Entries supplied —
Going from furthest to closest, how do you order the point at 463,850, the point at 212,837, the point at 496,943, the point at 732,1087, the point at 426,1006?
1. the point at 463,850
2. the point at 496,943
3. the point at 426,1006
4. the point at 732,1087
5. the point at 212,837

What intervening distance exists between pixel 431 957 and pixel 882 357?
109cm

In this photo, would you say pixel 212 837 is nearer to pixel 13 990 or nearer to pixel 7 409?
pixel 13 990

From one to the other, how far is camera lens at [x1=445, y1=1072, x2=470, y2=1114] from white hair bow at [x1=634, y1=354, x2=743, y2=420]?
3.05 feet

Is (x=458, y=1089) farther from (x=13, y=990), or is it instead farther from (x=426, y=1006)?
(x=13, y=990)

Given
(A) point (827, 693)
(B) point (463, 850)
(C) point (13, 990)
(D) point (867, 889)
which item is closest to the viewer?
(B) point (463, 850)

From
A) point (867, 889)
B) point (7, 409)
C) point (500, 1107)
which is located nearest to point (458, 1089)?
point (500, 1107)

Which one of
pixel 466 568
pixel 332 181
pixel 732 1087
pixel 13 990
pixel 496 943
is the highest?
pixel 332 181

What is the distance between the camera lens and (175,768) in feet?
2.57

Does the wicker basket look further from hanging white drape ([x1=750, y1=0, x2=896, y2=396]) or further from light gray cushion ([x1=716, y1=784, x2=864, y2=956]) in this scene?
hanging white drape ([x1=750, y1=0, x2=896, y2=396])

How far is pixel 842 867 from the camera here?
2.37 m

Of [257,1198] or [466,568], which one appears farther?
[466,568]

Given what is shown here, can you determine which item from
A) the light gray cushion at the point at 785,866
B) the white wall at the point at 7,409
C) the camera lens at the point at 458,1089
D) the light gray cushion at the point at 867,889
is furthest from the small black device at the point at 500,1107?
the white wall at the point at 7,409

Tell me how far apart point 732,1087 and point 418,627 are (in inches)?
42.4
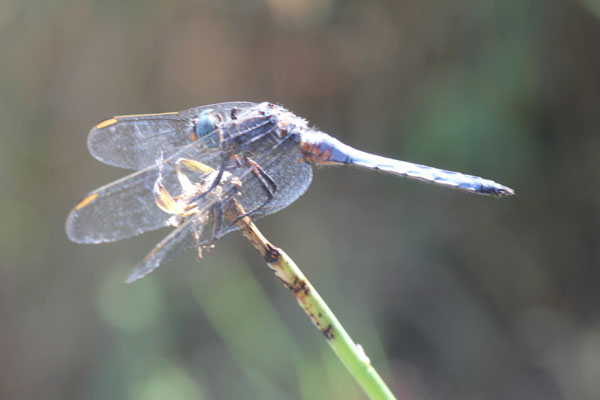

Aim of the exercise —
Output everything in the listing from the line containing "Given what is" down to the line containing "D) the light" as a numbered list, leaving out any blank lines.

Task answer —
1. Given what is shown here, can you determine which item from
2. A) the light gray cushion at the point at 785,866
3. B) the white wall at the point at 7,409
4. C) the camera lens at the point at 458,1089
5. D) the light gray cushion at the point at 867,889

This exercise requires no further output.